(Stored items from a collection)
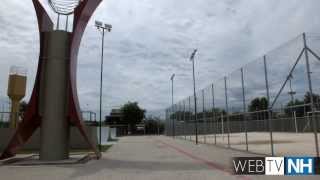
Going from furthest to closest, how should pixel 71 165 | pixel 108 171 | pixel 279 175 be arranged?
1. pixel 71 165
2. pixel 108 171
3. pixel 279 175

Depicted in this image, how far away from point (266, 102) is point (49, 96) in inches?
401

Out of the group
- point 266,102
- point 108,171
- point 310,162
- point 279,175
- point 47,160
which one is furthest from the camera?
point 266,102

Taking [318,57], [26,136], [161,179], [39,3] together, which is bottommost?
[161,179]

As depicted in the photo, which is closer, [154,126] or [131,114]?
[154,126]

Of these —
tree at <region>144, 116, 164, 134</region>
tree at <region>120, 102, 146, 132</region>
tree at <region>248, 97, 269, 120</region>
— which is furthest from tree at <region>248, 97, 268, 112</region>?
tree at <region>120, 102, 146, 132</region>

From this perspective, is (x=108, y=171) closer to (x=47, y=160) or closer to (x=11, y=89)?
(x=47, y=160)

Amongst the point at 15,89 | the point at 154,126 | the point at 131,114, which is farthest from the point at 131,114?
the point at 15,89

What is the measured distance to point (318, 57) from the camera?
14.0m

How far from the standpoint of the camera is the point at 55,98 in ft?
58.6

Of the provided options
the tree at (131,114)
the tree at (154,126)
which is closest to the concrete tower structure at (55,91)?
the tree at (154,126)

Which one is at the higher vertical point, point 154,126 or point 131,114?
point 131,114

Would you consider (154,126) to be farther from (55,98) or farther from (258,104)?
(55,98)

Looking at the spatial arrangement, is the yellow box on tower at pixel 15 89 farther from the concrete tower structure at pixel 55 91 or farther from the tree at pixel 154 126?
the tree at pixel 154 126

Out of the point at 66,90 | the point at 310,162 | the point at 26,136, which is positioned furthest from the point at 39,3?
the point at 310,162
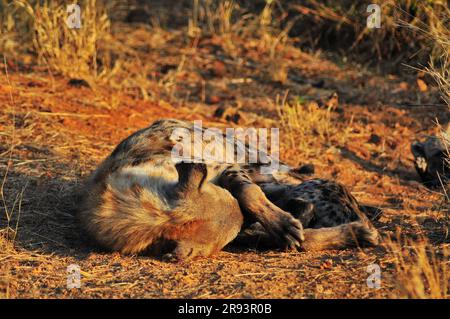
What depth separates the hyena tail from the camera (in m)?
4.96

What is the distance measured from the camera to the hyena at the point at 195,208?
458cm

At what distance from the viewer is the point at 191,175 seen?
452cm

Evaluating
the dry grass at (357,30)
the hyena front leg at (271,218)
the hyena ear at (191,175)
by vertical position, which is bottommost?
the hyena front leg at (271,218)

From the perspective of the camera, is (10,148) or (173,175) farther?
(10,148)

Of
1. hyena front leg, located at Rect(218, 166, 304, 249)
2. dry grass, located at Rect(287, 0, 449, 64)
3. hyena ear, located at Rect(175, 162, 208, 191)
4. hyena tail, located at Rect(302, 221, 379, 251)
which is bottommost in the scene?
hyena tail, located at Rect(302, 221, 379, 251)

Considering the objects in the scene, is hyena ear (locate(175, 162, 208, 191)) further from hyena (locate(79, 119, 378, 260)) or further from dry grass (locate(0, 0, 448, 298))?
dry grass (locate(0, 0, 448, 298))

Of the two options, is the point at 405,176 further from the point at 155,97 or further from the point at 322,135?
the point at 155,97

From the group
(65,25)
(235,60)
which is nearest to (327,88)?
(235,60)

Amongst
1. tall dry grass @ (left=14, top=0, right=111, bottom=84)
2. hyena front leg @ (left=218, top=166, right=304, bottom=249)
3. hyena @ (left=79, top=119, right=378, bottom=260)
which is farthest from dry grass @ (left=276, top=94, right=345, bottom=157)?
hyena front leg @ (left=218, top=166, right=304, bottom=249)

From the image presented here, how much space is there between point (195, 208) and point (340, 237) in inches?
40.9

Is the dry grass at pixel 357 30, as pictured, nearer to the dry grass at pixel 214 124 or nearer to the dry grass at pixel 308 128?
the dry grass at pixel 214 124

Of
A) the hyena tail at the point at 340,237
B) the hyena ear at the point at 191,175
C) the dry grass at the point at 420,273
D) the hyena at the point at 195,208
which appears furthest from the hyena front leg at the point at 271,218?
the dry grass at the point at 420,273

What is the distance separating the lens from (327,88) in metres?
8.77

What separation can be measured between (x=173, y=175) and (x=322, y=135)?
2.96 metres
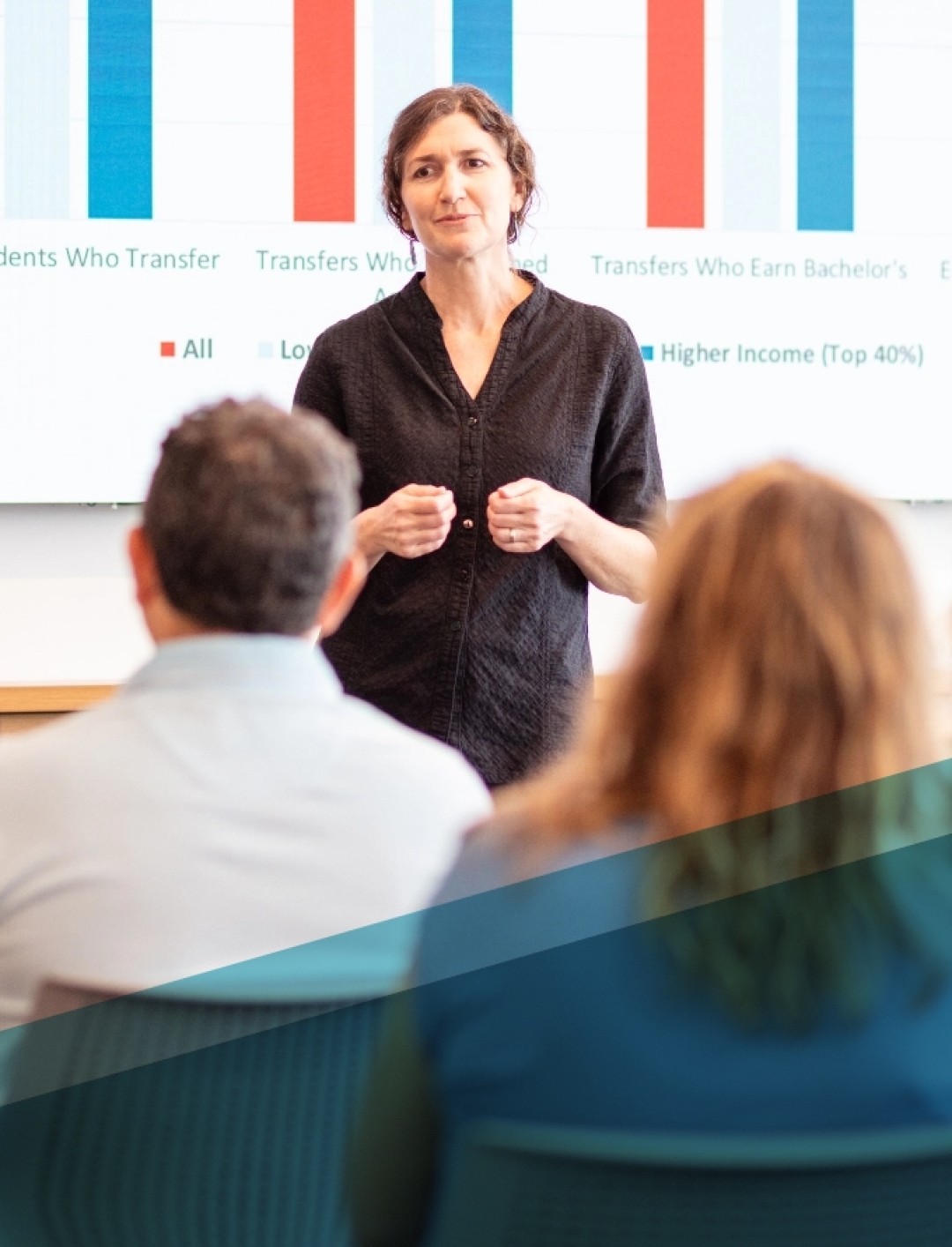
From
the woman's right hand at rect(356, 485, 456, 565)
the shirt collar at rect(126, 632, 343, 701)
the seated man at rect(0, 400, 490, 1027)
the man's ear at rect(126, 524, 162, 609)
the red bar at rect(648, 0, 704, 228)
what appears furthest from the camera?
the red bar at rect(648, 0, 704, 228)

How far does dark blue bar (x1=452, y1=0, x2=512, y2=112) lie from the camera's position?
3.26 metres

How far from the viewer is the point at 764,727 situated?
2.92ft

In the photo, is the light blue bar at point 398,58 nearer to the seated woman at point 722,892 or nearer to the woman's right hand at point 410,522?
the woman's right hand at point 410,522

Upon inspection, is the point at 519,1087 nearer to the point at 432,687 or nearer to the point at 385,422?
the point at 432,687

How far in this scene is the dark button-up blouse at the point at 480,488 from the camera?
1.95 metres

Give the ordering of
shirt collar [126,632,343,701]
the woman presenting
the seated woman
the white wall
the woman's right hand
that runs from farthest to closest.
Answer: the white wall < the woman presenting < the woman's right hand < shirt collar [126,632,343,701] < the seated woman

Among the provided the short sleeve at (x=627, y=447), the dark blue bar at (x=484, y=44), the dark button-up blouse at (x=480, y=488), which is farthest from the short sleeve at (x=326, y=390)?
the dark blue bar at (x=484, y=44)

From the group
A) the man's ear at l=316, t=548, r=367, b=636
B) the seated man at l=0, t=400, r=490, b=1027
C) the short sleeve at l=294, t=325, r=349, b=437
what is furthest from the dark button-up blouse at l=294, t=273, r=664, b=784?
the seated man at l=0, t=400, r=490, b=1027

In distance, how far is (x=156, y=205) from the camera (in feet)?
10.4

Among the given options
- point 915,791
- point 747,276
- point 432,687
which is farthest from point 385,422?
point 747,276

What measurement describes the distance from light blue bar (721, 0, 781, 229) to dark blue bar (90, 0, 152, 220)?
3.98 feet

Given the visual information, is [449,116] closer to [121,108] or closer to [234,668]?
[234,668]
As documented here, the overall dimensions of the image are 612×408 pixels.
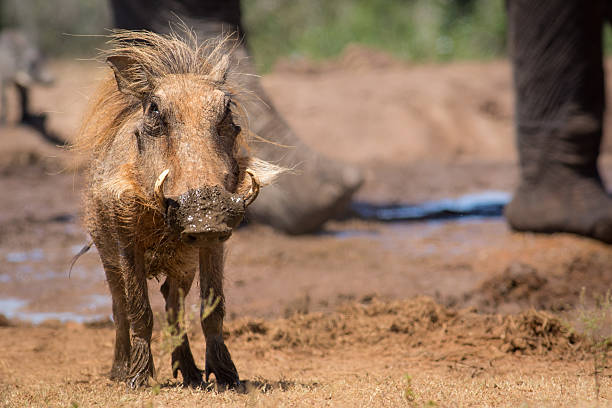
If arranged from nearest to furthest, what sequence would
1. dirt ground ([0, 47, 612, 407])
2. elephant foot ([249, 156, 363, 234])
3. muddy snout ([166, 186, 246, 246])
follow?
1. muddy snout ([166, 186, 246, 246])
2. dirt ground ([0, 47, 612, 407])
3. elephant foot ([249, 156, 363, 234])

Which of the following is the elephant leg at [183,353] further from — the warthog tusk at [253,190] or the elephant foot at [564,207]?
the elephant foot at [564,207]

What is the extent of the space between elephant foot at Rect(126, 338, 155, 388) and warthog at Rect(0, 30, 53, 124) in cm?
1092

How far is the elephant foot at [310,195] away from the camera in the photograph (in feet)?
28.3

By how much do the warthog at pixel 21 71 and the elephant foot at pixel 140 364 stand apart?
35.8 ft

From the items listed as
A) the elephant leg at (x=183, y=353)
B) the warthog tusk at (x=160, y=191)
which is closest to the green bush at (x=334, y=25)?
the elephant leg at (x=183, y=353)

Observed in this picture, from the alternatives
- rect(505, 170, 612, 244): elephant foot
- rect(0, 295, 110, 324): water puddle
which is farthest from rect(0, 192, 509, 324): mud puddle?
rect(505, 170, 612, 244): elephant foot

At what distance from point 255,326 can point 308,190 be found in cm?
322

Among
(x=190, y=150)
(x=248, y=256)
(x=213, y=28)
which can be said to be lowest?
(x=248, y=256)

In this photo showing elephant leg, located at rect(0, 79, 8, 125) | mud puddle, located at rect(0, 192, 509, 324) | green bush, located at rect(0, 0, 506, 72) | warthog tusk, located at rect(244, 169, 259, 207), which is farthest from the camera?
green bush, located at rect(0, 0, 506, 72)

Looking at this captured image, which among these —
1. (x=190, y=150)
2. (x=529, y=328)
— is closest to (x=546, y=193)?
(x=529, y=328)

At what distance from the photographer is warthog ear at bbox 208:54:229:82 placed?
13.9ft

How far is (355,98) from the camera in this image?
1591 cm

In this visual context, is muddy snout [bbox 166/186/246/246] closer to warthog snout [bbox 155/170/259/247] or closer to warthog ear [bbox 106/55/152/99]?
warthog snout [bbox 155/170/259/247]

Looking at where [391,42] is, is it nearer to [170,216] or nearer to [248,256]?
[248,256]
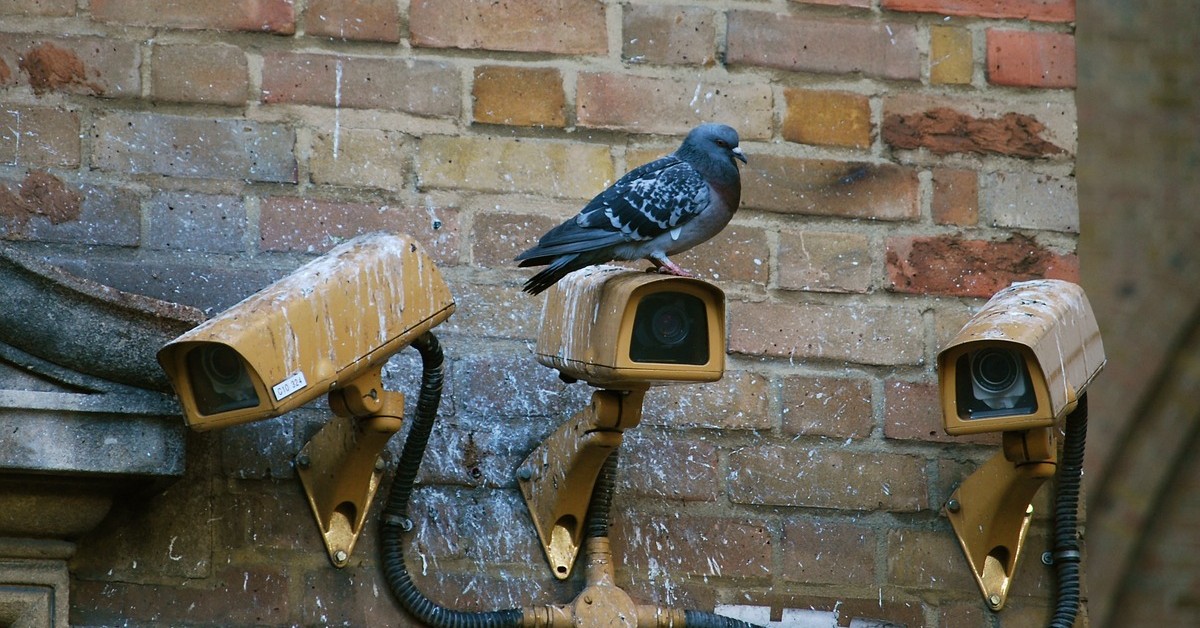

**Given task:**
Count the lines above that contain the string "dark", matching case exactly, and give only the number.

**Result for this task:**
6